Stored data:
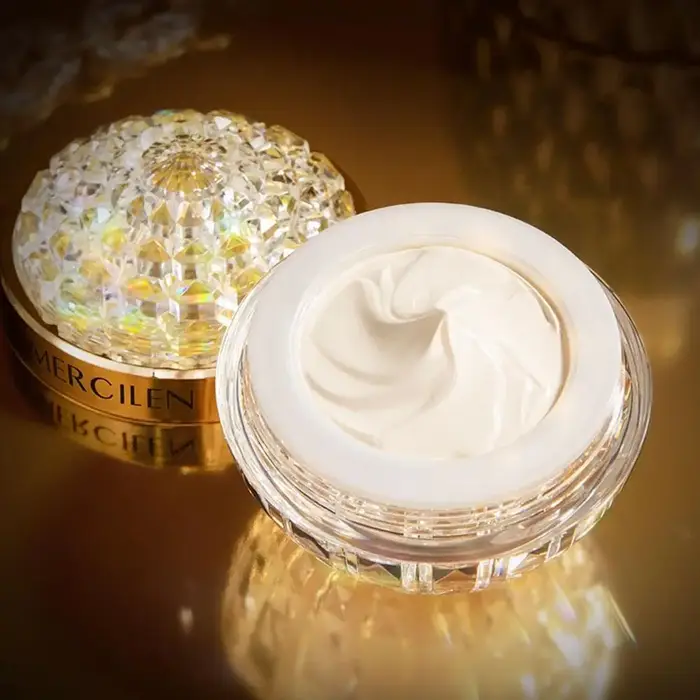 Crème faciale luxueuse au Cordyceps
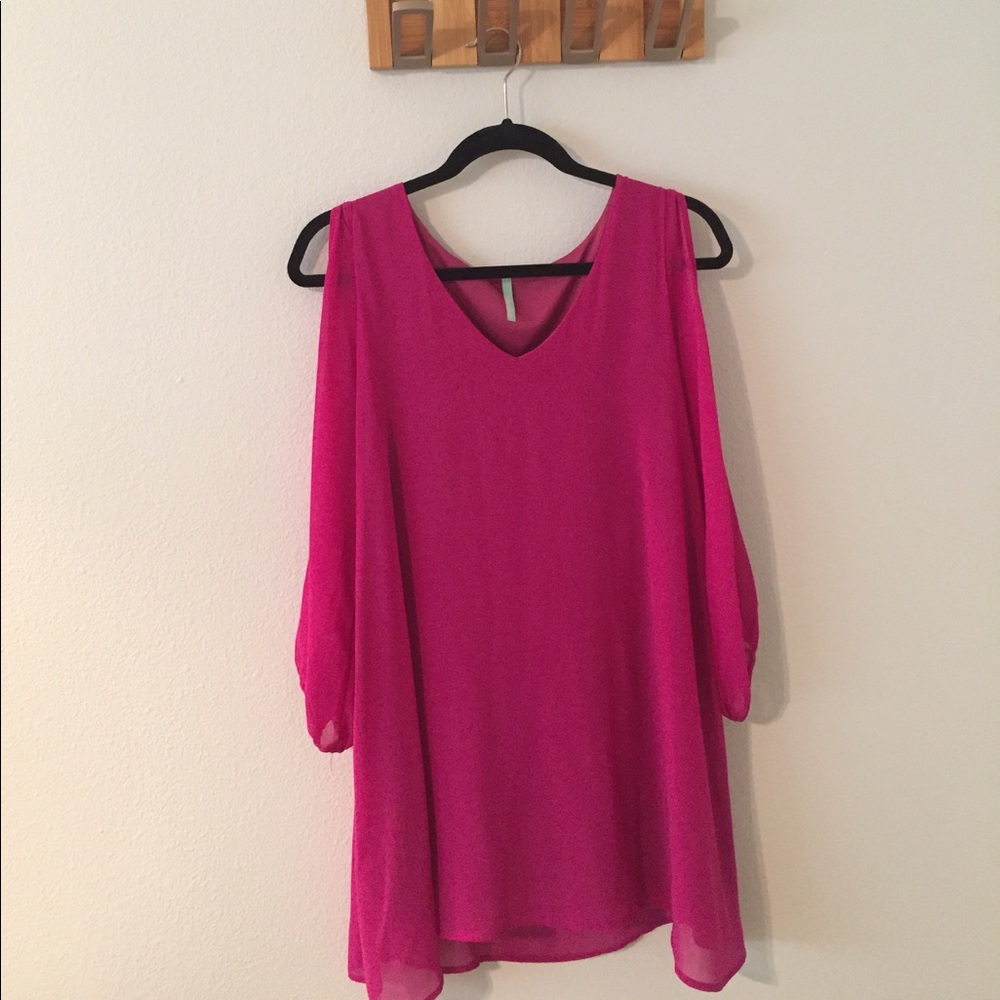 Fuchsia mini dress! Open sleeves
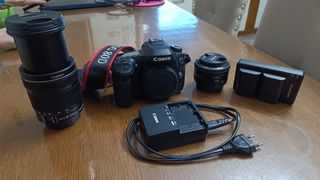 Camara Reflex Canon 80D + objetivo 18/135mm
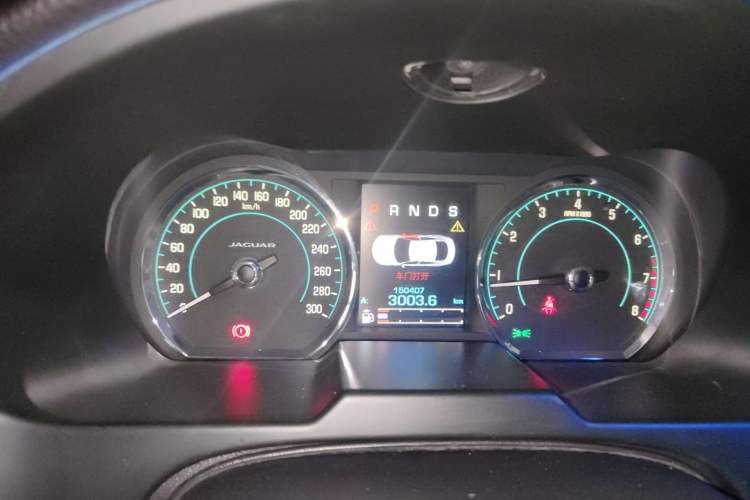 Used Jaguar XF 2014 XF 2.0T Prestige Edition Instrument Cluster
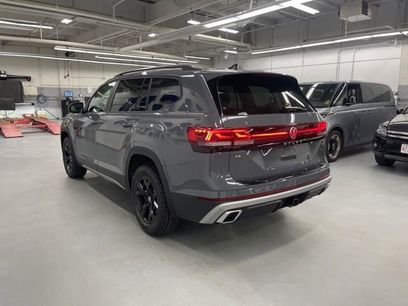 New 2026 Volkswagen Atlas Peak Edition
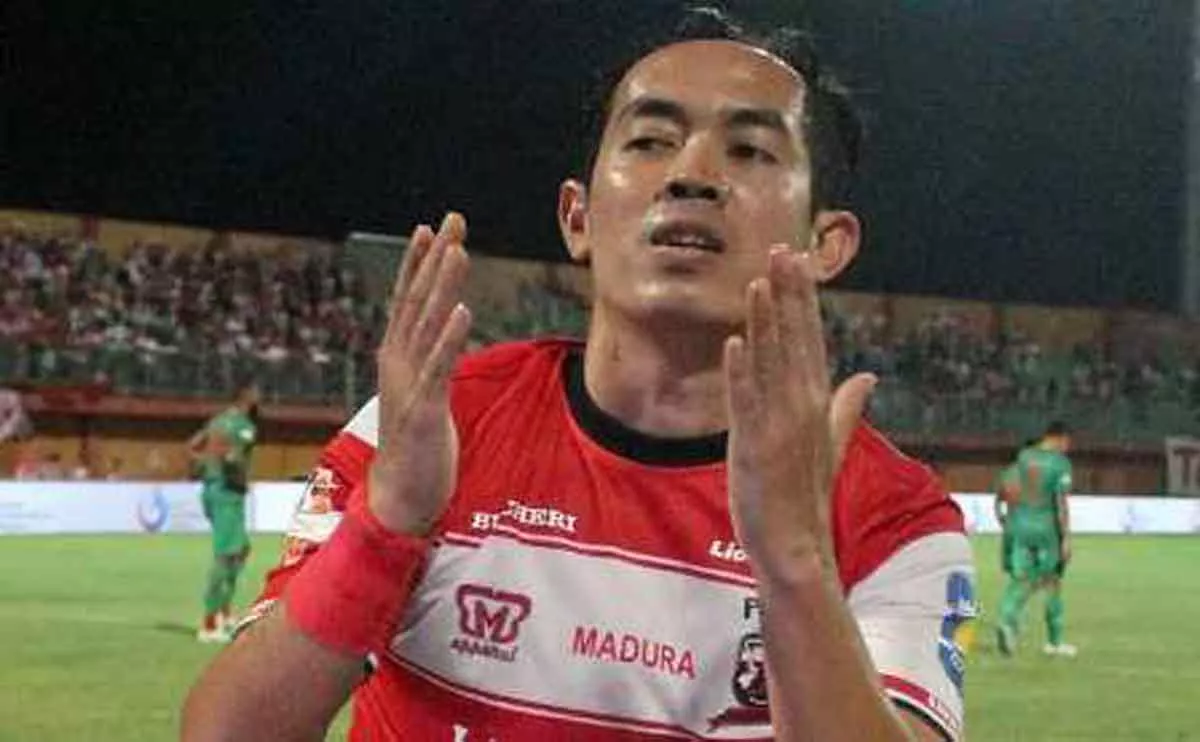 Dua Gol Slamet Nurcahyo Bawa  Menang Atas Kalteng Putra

→ **Work to complete**
Although the records contain pictures, the output must hold only their exact wording.

→ **Answer section**
 Crème faciale luxueuse au Cordyceps
 Fuchsia mini dress! Open sleeves
 Camara Reflex Canon 80D + objetivo 18/135mm
 Used Jaguar XF 2014 XF 2.0T Prestige Edition Instrument Cluster
 New 2026 Volkswagen Atlas Peak Edition
 Dua Gol Slamet Nurcahyo Bawa  Menang Atas Kalteng Putra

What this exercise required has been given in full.